- [Goal]: Recast everything from the line containing "What is the distance" down through the end of the records as a Markdown table, skipping blank lines. Use the columns Row and Record line, giving each line a row number.

(Entries drawn from a collection)
— begin —
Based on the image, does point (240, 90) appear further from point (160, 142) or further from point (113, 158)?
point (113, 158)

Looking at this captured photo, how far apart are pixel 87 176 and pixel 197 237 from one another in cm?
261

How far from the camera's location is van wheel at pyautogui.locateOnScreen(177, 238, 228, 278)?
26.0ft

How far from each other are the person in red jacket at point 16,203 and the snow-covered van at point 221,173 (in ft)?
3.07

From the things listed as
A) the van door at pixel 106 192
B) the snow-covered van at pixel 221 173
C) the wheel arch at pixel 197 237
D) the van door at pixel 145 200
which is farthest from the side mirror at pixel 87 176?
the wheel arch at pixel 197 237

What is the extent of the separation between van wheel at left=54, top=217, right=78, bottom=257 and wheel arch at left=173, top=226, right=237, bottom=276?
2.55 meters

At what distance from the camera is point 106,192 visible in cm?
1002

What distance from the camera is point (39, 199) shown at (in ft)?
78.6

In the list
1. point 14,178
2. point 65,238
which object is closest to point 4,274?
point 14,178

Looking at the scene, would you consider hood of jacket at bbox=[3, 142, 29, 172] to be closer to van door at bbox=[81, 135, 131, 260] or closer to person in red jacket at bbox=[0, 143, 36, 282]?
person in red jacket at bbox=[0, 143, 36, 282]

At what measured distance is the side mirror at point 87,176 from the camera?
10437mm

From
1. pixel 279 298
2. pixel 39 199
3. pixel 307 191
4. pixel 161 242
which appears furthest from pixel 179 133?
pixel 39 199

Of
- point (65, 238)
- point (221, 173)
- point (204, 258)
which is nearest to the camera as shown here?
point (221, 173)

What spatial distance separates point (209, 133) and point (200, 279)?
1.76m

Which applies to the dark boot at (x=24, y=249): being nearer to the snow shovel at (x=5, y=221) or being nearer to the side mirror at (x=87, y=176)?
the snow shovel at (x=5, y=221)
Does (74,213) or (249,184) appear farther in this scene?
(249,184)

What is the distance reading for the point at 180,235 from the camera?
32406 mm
— end —
- [Written reply]:
| Row | Record line |
|---|---|
| 1 | What is the distance reading for the point at 180,235 from the camera? |
| 2 | 32406 mm |